Albert Einstein: „Der Mensch kann in seinem kurzen und gefahrenreichen Leben einen Sinn nur finden, wenn er sich dem Dienst an der Gesellschaft widmet.“

huscholz: Ist das eine Antwort auf die Sinnfrage?
Und wenn ja, warum ergibt das einen Sinn?

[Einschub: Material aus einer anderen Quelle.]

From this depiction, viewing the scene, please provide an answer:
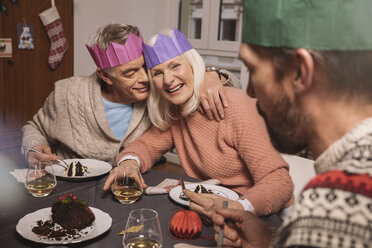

Zu Beginn des Lebens bleibt dem kleinen Wesen nichts anderes übrig, als zu nehmen. Dafür, dass das klappt, hat die Natur mit dem Kindlichkeitsschema und dem Mutterinstinkt vorgesorgt. Nur wenig später gilt beim Kleinkind, was sie sehen, wollen sie haben.
Manche Menschen behalten das bei und nehmen ihr Leben lang, ohne zu geben.
Mit dem Erwachsenwerden setzt das Verdienen ein und für den Verbrauch das Ausgeben. Eingebettet in eine Konsum- oder Leistungsgesellschaft übernimmt der Mensch eine Rolle innerhalb der Produktion oder der Dienstleistung. Sein Konsum und seine Leistung sind eingebettet in Möglichkeiten, Wollen, Wünschen und Können, alles fließende Größen und vielen Einflüssen ausgesetzt.
Ein Rückzug des Einzelnen auf seine Scholle oder das Durchsetzen seiner Rechte ist dabei wie Nehmen ohne Geben, ein Einfügen in das Vorhandene, für das andere schon sorgen.
Das Vorhandene ist die Gesellschaft, existierend in den Gegebenheiten. Da von nichts nichts kommt, muss für die Gesellschaft und die Gegebenheiten gesorgt werden. Das Besorgen bedeutet Erhalt und Entwicklung. Erhalt, um dem Verfall entgegenzuwirken und Entwicklung, weil Stillstand schon Einschlafen bedeutet.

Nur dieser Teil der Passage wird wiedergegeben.